Finalmente una mamma anche per me

quei sintomi sono spesso inoperabili, ma bisognava comunque fare tutto quello che si poteva per darle una chance di sopravvivenza. L’angoscia della sua proprietaria, che conosco da sempre e a cui avrei voluto poter alleviare quel dolore. Il piccolo, ingenuo e un po’ frastornato da una situazione più grande di lui, che abbiamo caricato con la sua mamma nella speranza che potesse farcela, separato da una paratia per il terrore che involontariamente gli facesse male a causa dei dolori. La telefonata con il chirurgo che mi avvertiva che non aveva potuto fare nulla e le scelte successive che, insieme ai suoi proprietari e ai colleghi che lo hanno preso in cura, abbiamo fatto sempre nell’interesse del puledro. Dargli una nuova “mamma”, malgrado venisse su bene anche con il latte artificiale, era di fondamentale importanza per fare in modo che crescesse con la necessaria sicurezza in se stesso, senza stupidi vizi, tipici dei maschi orfani allevati da noi umani. 
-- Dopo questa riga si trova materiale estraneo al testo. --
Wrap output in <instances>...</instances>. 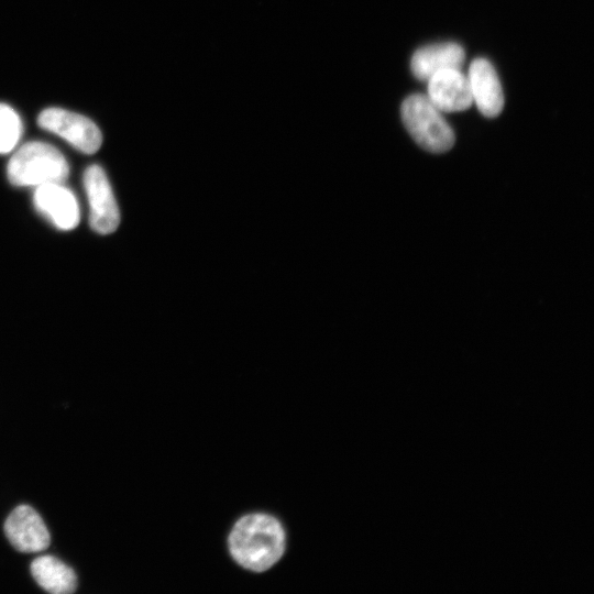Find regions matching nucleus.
Wrapping results in <instances>:
<instances>
[{
	"label": "nucleus",
	"instance_id": "nucleus-1",
	"mask_svg": "<svg viewBox=\"0 0 594 594\" xmlns=\"http://www.w3.org/2000/svg\"><path fill=\"white\" fill-rule=\"evenodd\" d=\"M286 546L282 524L266 514H251L233 526L228 547L234 561L244 569L263 572L284 554Z\"/></svg>",
	"mask_w": 594,
	"mask_h": 594
},
{
	"label": "nucleus",
	"instance_id": "nucleus-2",
	"mask_svg": "<svg viewBox=\"0 0 594 594\" xmlns=\"http://www.w3.org/2000/svg\"><path fill=\"white\" fill-rule=\"evenodd\" d=\"M68 174L69 166L64 155L53 145L41 141L23 144L7 166L9 182L18 187L64 183Z\"/></svg>",
	"mask_w": 594,
	"mask_h": 594
},
{
	"label": "nucleus",
	"instance_id": "nucleus-3",
	"mask_svg": "<svg viewBox=\"0 0 594 594\" xmlns=\"http://www.w3.org/2000/svg\"><path fill=\"white\" fill-rule=\"evenodd\" d=\"M403 122L424 150L443 153L454 144V132L427 96L414 94L402 105Z\"/></svg>",
	"mask_w": 594,
	"mask_h": 594
},
{
	"label": "nucleus",
	"instance_id": "nucleus-4",
	"mask_svg": "<svg viewBox=\"0 0 594 594\" xmlns=\"http://www.w3.org/2000/svg\"><path fill=\"white\" fill-rule=\"evenodd\" d=\"M38 125L62 138L73 147L86 154L99 150L102 135L90 119L62 108H47L37 118Z\"/></svg>",
	"mask_w": 594,
	"mask_h": 594
},
{
	"label": "nucleus",
	"instance_id": "nucleus-5",
	"mask_svg": "<svg viewBox=\"0 0 594 594\" xmlns=\"http://www.w3.org/2000/svg\"><path fill=\"white\" fill-rule=\"evenodd\" d=\"M84 187L89 205L90 227L100 234L116 231L120 223V212L102 167L92 164L85 169Z\"/></svg>",
	"mask_w": 594,
	"mask_h": 594
},
{
	"label": "nucleus",
	"instance_id": "nucleus-6",
	"mask_svg": "<svg viewBox=\"0 0 594 594\" xmlns=\"http://www.w3.org/2000/svg\"><path fill=\"white\" fill-rule=\"evenodd\" d=\"M33 204L57 229L69 231L79 223V205L74 193L64 183H50L35 187Z\"/></svg>",
	"mask_w": 594,
	"mask_h": 594
},
{
	"label": "nucleus",
	"instance_id": "nucleus-7",
	"mask_svg": "<svg viewBox=\"0 0 594 594\" xmlns=\"http://www.w3.org/2000/svg\"><path fill=\"white\" fill-rule=\"evenodd\" d=\"M4 532L21 552H38L50 546V532L42 517L30 506L20 505L8 516Z\"/></svg>",
	"mask_w": 594,
	"mask_h": 594
},
{
	"label": "nucleus",
	"instance_id": "nucleus-8",
	"mask_svg": "<svg viewBox=\"0 0 594 594\" xmlns=\"http://www.w3.org/2000/svg\"><path fill=\"white\" fill-rule=\"evenodd\" d=\"M429 100L444 112L462 111L472 102L468 77L458 68H446L435 73L428 79Z\"/></svg>",
	"mask_w": 594,
	"mask_h": 594
},
{
	"label": "nucleus",
	"instance_id": "nucleus-9",
	"mask_svg": "<svg viewBox=\"0 0 594 594\" xmlns=\"http://www.w3.org/2000/svg\"><path fill=\"white\" fill-rule=\"evenodd\" d=\"M469 84L472 99L487 118L498 116L504 107L503 89L492 64L476 58L469 68Z\"/></svg>",
	"mask_w": 594,
	"mask_h": 594
},
{
	"label": "nucleus",
	"instance_id": "nucleus-10",
	"mask_svg": "<svg viewBox=\"0 0 594 594\" xmlns=\"http://www.w3.org/2000/svg\"><path fill=\"white\" fill-rule=\"evenodd\" d=\"M465 53L457 43H441L421 47L411 58V70L420 80H428L435 73L446 68L460 69Z\"/></svg>",
	"mask_w": 594,
	"mask_h": 594
},
{
	"label": "nucleus",
	"instance_id": "nucleus-11",
	"mask_svg": "<svg viewBox=\"0 0 594 594\" xmlns=\"http://www.w3.org/2000/svg\"><path fill=\"white\" fill-rule=\"evenodd\" d=\"M31 573L36 583L53 594H69L77 588L75 572L53 556L36 558L31 564Z\"/></svg>",
	"mask_w": 594,
	"mask_h": 594
},
{
	"label": "nucleus",
	"instance_id": "nucleus-12",
	"mask_svg": "<svg viewBox=\"0 0 594 594\" xmlns=\"http://www.w3.org/2000/svg\"><path fill=\"white\" fill-rule=\"evenodd\" d=\"M20 116L6 103H0V154L10 153L22 134Z\"/></svg>",
	"mask_w": 594,
	"mask_h": 594
}]
</instances>
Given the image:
Se vedere una vita spegnersi tra atroci sofferenze è stressante, vi assicuro che sapere che da quella vita ne dipende un’altra, che per altro tu hai contribuito a far venire al mondo, lo è ancora di più. 
Non è la prima volta per me, ormai sono tanti anni che faccio questo lavoro e ogni tanto le fattrici muoiono, purtroppo. 
Ogni volta provo una serie di emozioni negative, che mi spingono a fare di tutto perché qualcosa di buono esca, anche da una vicenda del genere.

Gli animali hanno dei valori e delle risorse psicologiche spesso migliori delle nostre e questa cavalla di 20 anni, che si accolla la responsabilità della vita di un piccolo orfano, ne è un ottimo esempio.